Good (Edit) point! It's good that the web accepts dead links by design, we can't expect perfection from our distributed information, but it seems that the bitrot of information is too high compared to the information storage technologies available.

2 spinning rust drive can store the library of congress. ~ 2,000 drives would store the web (1). How many millions of these drives get manufactured per year? Our technology systems are failing us - all those words are being lost, like tears in rain.

(1)Back of the envelope estimation: https://www.worldwidewebsize.com/ ~ estimates 50 billion websites, with some estimates ~ 6 pages of information per website. Let's say 1mb per page on average. So ~2,000 drives would store the entire web.

8bitsrule · on Dec 9, 2022

2000 drives x $100 = $200,000. Double that for backup, $400,000. Admin, maintenance, let's say total, $1M/year. So, Wikipedia could end its own deadlink problem (IF the reference sources would agree.

But stuff goes missing at Wayback because people don't agree to their pages being backed-up. Copyright, whatever. So it's like Global Heating, the tech is there, but people just can't agree. So 'pirate' backer-uppers go to jail. And island-nations and expensive ocean-side properties are being submerged. So it goes.
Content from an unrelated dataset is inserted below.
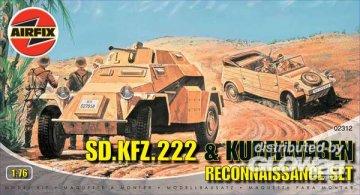 German Reconnaissance Set · AX 02312 ·  Airfix · 1:76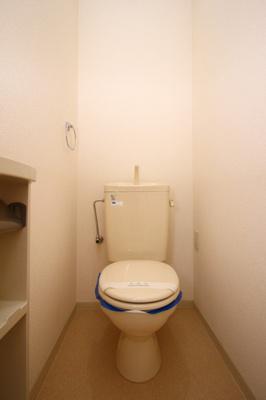 【トイレ】エトワール御池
toomuchtodo · on Dec 9, 2022

The Internet Archive has a bot that updates dead Wikipedia references to point to archived content.

https://meta.wikimedia.org/wiki/InternetArchiveBot

brewdad · on Dec 9, 2022

Even if that estimate is off by an order of magnitude, which given the weight of modern web pages it easily could be, 20,000 drives to store the entire web seems way more doable than I ever would have imagined.